— Start of Data shown —

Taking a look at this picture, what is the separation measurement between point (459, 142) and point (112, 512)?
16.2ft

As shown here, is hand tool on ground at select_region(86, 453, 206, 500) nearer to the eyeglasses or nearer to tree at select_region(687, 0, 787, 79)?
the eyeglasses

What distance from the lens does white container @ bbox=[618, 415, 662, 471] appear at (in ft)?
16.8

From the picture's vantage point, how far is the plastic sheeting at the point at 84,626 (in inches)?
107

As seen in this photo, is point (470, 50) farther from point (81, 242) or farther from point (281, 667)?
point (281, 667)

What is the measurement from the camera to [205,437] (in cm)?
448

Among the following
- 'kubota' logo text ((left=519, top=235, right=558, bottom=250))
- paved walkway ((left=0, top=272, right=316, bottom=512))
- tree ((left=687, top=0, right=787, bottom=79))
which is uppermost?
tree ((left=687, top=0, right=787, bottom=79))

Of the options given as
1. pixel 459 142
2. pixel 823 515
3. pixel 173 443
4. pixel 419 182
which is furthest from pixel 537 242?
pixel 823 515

— End of Data shown —

**Exercise instructions**. Please reproduce every line above word for word, changing nothing and adding nothing.

**Response**.
Taking a look at this picture, what is the separation measurement between point (459, 142) and point (112, 512)?
16.2ft

As shown here, is hand tool on ground at select_region(86, 453, 206, 500) nearer to the eyeglasses or nearer to tree at select_region(687, 0, 787, 79)?
the eyeglasses

What distance from the lens does white container @ bbox=[618, 415, 662, 471] appear at (in ft)?
16.8

From the picture's vantage point, how far is the plastic sheeting at the point at 84,626 (in inches)?
107

As seen in this photo, is point (470, 50) farther from point (81, 242) or farther from point (281, 667)?
point (281, 667)

What is the measurement from the camera to [205,437] (in cm)?
448

Among the following
- 'kubota' logo text ((left=519, top=235, right=558, bottom=250))
- paved walkway ((left=0, top=272, right=316, bottom=512))
- tree ((left=687, top=0, right=787, bottom=79))
which is uppermost?
tree ((left=687, top=0, right=787, bottom=79))

Of the options given as
1. pixel 459 142
2. pixel 823 515
3. pixel 173 443
4. pixel 419 182
which is furthest from pixel 537 242?
pixel 823 515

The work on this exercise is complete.